## Exercise
Copy out exactly each line from the line with "From what is" through the last line of the material below.

## Provided information
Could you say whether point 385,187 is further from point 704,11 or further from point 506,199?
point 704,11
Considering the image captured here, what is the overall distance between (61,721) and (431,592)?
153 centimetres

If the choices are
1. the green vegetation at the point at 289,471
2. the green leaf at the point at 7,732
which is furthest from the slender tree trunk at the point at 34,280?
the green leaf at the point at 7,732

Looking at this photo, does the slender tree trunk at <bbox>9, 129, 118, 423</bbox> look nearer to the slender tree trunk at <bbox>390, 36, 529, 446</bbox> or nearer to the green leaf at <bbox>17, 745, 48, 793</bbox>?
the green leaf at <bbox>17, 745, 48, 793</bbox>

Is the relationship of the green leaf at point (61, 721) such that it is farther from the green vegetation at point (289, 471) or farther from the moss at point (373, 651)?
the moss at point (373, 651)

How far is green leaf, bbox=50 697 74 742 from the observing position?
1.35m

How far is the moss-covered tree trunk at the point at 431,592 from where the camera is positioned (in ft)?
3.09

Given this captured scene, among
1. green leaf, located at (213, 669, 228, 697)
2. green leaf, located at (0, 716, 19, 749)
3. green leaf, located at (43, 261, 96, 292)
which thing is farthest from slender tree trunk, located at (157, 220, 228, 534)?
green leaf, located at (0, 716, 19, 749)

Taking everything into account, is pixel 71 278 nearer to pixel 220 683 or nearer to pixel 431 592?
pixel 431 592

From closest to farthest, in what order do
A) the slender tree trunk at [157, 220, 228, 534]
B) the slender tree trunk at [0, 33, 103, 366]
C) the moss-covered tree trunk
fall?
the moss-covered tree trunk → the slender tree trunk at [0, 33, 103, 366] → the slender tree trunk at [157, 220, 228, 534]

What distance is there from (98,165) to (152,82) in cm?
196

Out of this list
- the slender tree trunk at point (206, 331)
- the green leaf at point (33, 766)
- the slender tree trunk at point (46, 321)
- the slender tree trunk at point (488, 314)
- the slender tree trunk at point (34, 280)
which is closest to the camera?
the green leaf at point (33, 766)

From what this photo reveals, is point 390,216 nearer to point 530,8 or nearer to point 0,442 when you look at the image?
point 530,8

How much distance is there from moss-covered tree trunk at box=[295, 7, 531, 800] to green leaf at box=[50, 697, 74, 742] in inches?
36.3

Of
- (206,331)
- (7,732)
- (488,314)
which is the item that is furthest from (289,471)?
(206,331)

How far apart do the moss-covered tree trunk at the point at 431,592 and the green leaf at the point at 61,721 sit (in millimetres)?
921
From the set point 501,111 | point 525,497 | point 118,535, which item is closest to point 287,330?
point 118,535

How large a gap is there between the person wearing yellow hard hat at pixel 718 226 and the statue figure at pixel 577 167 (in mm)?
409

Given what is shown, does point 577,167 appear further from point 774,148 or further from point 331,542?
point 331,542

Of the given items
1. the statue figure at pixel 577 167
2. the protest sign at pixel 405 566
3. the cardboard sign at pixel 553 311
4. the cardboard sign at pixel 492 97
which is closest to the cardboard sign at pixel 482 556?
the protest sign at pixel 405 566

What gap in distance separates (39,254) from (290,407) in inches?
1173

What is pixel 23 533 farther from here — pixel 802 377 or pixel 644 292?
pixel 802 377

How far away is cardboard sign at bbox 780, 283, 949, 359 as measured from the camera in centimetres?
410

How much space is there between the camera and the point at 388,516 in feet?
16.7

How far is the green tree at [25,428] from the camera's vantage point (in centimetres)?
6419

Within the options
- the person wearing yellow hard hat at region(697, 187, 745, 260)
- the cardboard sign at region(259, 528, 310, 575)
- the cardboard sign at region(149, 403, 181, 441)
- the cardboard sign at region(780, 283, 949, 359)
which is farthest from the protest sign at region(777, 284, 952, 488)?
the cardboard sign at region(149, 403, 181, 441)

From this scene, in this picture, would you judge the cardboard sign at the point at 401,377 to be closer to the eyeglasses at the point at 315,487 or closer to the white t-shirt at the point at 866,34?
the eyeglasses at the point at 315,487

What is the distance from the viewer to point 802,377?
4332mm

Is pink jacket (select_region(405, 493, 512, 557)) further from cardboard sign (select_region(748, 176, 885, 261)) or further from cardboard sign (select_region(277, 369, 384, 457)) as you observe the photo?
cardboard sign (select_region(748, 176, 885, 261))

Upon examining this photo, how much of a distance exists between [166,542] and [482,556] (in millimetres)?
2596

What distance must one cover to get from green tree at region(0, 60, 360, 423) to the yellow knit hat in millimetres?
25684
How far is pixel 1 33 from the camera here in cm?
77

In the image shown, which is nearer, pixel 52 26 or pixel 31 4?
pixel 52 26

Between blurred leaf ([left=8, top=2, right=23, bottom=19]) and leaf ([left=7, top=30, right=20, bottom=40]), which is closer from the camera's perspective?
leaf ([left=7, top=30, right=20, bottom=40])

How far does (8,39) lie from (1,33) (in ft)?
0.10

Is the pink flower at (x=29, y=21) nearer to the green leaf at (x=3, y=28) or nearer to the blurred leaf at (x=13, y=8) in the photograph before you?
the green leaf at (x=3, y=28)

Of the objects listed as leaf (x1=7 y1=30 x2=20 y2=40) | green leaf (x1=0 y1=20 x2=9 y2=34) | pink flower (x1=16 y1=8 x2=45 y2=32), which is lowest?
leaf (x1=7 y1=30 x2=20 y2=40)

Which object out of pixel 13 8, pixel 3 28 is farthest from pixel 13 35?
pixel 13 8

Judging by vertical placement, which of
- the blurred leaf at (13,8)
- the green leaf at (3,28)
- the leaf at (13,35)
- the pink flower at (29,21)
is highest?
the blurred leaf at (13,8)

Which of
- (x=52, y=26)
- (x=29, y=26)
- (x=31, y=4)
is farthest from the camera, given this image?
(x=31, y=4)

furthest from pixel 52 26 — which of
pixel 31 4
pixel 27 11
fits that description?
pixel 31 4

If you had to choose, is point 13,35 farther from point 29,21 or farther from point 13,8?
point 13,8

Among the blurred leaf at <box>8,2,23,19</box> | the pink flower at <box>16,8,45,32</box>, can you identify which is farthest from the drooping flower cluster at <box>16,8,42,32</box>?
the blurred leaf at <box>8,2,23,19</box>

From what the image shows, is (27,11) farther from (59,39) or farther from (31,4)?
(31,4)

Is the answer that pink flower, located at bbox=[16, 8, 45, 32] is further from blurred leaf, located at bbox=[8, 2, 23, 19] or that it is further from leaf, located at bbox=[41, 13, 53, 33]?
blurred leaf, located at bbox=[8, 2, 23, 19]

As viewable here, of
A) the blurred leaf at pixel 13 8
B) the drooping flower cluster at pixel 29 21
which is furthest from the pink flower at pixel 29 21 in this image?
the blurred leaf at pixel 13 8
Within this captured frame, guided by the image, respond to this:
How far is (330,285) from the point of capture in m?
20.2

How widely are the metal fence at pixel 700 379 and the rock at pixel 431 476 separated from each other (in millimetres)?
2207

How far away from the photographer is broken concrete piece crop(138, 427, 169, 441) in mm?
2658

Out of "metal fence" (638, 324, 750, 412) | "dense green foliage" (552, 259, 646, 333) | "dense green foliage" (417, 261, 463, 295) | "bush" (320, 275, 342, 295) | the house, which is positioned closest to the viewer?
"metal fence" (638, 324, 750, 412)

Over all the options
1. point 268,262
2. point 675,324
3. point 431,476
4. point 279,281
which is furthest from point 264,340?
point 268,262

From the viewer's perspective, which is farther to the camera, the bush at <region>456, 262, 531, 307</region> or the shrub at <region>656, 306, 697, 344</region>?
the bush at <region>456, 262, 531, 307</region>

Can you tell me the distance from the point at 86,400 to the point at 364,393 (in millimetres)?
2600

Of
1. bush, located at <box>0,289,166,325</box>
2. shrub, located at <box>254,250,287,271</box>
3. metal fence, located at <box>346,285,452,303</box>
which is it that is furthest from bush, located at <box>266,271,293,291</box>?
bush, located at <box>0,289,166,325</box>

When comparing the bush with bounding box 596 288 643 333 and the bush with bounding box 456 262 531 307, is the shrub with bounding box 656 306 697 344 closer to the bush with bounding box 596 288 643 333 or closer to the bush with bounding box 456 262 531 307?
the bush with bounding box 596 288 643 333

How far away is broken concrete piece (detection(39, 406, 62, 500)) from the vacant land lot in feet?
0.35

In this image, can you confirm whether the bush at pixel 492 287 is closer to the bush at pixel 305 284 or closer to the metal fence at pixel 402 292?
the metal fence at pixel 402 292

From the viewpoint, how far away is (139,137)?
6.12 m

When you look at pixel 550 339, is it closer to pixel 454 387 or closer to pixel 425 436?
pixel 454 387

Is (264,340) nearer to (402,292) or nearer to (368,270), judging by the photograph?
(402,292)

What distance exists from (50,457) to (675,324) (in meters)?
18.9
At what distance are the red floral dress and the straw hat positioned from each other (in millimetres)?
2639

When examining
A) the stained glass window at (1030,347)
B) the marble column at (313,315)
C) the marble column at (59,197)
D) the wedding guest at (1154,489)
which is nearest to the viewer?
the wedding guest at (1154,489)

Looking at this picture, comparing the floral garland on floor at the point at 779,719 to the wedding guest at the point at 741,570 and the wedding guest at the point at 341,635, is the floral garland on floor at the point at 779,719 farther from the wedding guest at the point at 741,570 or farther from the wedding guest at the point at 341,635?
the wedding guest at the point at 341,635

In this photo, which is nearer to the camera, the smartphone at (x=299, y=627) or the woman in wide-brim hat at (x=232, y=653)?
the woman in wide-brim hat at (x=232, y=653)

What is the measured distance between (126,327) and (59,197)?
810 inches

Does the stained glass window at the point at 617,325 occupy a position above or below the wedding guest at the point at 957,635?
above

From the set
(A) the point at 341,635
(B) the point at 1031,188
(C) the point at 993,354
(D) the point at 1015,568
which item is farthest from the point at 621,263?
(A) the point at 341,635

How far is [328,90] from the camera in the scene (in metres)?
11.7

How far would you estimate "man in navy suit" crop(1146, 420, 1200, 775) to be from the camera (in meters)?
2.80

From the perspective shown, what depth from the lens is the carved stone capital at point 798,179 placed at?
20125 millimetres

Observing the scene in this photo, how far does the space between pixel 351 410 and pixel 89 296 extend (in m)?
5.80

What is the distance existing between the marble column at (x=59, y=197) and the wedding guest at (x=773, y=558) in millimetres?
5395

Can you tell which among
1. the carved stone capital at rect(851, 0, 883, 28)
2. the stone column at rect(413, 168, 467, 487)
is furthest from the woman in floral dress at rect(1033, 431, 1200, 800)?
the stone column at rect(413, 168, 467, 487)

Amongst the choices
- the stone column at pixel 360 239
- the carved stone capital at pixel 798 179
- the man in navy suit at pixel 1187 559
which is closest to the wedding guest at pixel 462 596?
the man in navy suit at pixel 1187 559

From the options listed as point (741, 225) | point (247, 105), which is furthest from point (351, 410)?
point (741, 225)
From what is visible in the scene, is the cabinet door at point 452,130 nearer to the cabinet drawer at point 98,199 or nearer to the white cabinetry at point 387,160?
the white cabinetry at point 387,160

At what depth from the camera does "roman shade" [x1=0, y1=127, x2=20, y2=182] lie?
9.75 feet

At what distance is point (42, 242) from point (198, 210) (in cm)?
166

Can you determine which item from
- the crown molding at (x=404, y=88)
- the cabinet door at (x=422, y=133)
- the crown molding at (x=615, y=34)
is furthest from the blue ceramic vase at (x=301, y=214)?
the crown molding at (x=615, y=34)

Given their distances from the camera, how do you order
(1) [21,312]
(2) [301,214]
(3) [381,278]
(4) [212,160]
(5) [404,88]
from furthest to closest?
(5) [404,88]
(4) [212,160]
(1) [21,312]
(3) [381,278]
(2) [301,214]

## Solution
From what is visible in the scene, is the cabinet door at point 452,130 nearer to the cabinet drawer at point 98,199 or nearer to the white cabinetry at point 387,160?
the white cabinetry at point 387,160

At what depth from the camera does "roman shade" [x1=0, y1=127, x2=20, y2=182] lie?
9.75 feet

At what distance is point (42, 242) from point (198, 210) (in cm)?
166

Can you determine which item from
- the crown molding at (x=404, y=88)
- the cabinet door at (x=422, y=133)
- the crown molding at (x=615, y=34)
is furthest from the blue ceramic vase at (x=301, y=214)?
the crown molding at (x=615, y=34)

Given their distances from the camera, how do you order
(1) [21,312]
(2) [301,214]
(3) [381,278]
(4) [212,160]
(5) [404,88]
from furthest to closest?
(5) [404,88]
(4) [212,160]
(1) [21,312]
(3) [381,278]
(2) [301,214]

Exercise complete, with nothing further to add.